Hay que adecuar las pensiones a los cambios sociales, como el aumento de la esperanza de vida

Elisa Chuliá
Pensionistas protestan en Barcelona por la pérdida de poder adquisitivo
Pensionistas protestan en Barcelona por la pérdida de poder adquisitivoCarles Ribas

La sostenibilidad financiera de un sistema público de pensiones basado en el método de reparto no depende de la dotación de su fondo de reserva, ni siquiera de la existencia de un fondo semejante. La mayor parte de los sistemas de Seguridad Social europeos —incluyendo el alemán, el holandés y el austriaco— carece de fondos de reserva. ¿Debemos preocuparnos por la reducción de la “hucha de las pensiones” (desde los casi 67.000 millones que alcanzó en 2011 a los aproximadamente 25.000 que quedan hoy) y su posible vaciamiento en un par de años?

Sin duda, pero no porque esa evolución anticipe la bancarrota de las pensiones públicas, sino porque pone de relieve una realidad sobre la que muchos expertos vienen advirtiendo hace años: el gasto en pensiones contributivas está sometido a una benéfica fuerza demográfica (la creciente longevidad) que lo empuja al alza casi mecánicamente y de forma estructural, con consecuencias importantes sobre el volumen del gasto social y su distribución entre las generaciones.

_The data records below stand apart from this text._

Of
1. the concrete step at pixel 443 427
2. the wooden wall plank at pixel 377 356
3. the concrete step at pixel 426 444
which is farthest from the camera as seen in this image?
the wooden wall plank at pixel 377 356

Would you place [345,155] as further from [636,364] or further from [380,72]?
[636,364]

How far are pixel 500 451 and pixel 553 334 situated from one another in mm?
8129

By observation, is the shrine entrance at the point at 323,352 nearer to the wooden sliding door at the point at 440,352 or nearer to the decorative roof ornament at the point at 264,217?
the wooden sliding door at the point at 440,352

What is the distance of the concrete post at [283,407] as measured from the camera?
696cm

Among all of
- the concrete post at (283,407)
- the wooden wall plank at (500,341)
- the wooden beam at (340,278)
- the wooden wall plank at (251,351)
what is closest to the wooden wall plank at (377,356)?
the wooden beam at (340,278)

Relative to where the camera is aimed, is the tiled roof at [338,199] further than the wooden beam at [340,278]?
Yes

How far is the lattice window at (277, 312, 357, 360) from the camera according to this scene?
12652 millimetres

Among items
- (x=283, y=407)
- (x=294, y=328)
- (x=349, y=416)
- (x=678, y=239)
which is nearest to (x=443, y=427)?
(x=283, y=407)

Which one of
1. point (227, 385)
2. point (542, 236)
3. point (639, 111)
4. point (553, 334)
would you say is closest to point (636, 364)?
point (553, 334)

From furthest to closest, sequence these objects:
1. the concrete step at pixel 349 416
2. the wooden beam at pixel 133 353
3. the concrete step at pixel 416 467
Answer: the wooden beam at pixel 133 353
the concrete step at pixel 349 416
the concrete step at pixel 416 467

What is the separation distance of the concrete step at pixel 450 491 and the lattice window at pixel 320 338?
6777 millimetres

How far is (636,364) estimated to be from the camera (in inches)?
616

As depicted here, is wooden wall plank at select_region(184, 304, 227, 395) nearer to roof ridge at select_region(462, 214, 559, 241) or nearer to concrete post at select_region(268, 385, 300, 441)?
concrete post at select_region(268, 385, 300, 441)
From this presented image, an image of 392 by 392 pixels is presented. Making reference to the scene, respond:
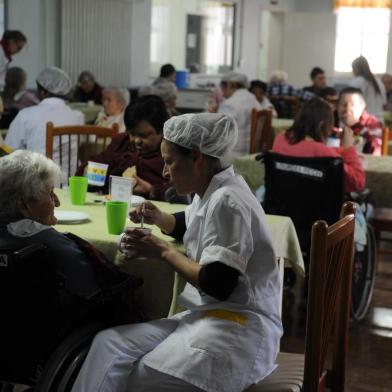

La crisis ha permitido visualizar mejor las problemáticas consecuencias de esta realidad. Por una parte, los acuerdos europeos de consolidación fiscal impulsados desde 2010 han acentuado los riesgos políticos y económicos de incurrir en déficit público. Por otra, el deterioro de la situación económica de la población joven respecto a la jubilada ha evidenciado el sesgo de nuestro sistema de protección social hacia los mayores y el comparativamente escaso apoyo público que reciben quienes participan en la actividad laboral y están en la fase de crear o desarrollar sus familias.

El déficit creciente de la Seguridad Social habría resultado menos abultado si la rebaja de cotizaciones para incentivar el empleo se hubieran cubierto mediante impuestos,

El fondo de reserva de la Seguridad Social, dotado con los excedentes de los ingresos contributivos generados desde el año 2000, no se creó para cubrir un déficit elevado y persistente, sino desviaciones que no superaran el 3% de la suma del gasto en pensiones y en su gestión. Así quedó establecido en 2003, si bien en 2012 el gobierno decretó la suspensión de ese límite hasta 2014, prolongándola después hasta 2016.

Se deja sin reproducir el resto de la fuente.